The scale on a map is 1:20000
The area of a lake on the map is 1.6 square centimeters.
Calculate the actual area of the lake.
Give your answer in square meters.

Answer 1

Hint: Here, in this given question, we must first of all convert square centimeters in terms of actual measurements by using the given ratio of the on map measurements to the actual measurements, that is 1:20000. Then we must convert the obtained measurement in square centimeters in terms of square meters as asked by dividing it by the square of hundred, that is \[{{\left( 100 \right)}^{2}}=10000\] as 1 meter= 100 centimeters.

Complete step-by-step answer:
In this given question, we are first of all going to use the given ratio of the on map measurements to the actual measurements, that is 1:20000 to calculate the actual measurements as follows:
$1.6c{{m}^{2}}=1.6\times 1c{{m}^{2}}..............(1.1)$
Using the ratio 1:20000 in 1.1, we get,
$1.6\times 1c{{m}^{2}}=1.6\times {{\left( 20000 \right)}^{2}}c{{m}^{2}}=1.6\times 400000000c{{m}^{2}}=640000000c{{m}^{2}}................(1.2)$
As the actual measurement of the area of the lake.
Now, $1m=100cm$
$\Rightarrow {{\left( 1m \right)}^{2}}={{\left( 100cm \right)}^{2}}$
$\Rightarrow 1{{m}^{2}}=10000c{{m}^{2}}$…………… (1.3)
So, using equation 1.3 in the value obtained 1.2, we get,
$640000000c{{m}^{2}}=\dfrac{640000000}{10000}{{m}^{2}}=64000{{m}^{2}}................(1.4)$
Hence, we have got \[64000{{m}^{2}}\] as the actual area of the lake.
Therefore, we have got our answer as $640000000c{{m}^{2}}$ as the actual area of the lake which is equal to \[64000{{m}^{2}}\] when expressed in square meters.

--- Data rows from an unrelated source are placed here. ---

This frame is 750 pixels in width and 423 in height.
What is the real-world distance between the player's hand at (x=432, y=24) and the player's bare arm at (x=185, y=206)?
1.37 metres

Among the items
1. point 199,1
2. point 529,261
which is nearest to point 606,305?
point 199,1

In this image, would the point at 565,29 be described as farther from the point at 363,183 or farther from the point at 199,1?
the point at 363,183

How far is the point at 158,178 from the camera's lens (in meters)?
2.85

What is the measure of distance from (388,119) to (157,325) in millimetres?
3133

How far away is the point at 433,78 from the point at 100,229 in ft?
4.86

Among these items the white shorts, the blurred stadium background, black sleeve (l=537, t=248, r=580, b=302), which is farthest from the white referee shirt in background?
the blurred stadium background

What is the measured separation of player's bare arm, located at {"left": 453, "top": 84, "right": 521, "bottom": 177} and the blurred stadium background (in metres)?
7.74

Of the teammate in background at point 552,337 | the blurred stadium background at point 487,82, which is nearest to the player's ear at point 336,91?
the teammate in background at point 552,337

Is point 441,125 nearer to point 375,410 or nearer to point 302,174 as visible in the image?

Note: In this sort of questions, we must be careful to only change the units and not the numerical value while conversion of units, for example in this question 1.6 was not changed and only the $c{{m}^{2}}$ part was changed. Therefore, we should use the same numerical value with the new units to get the new value as the answer.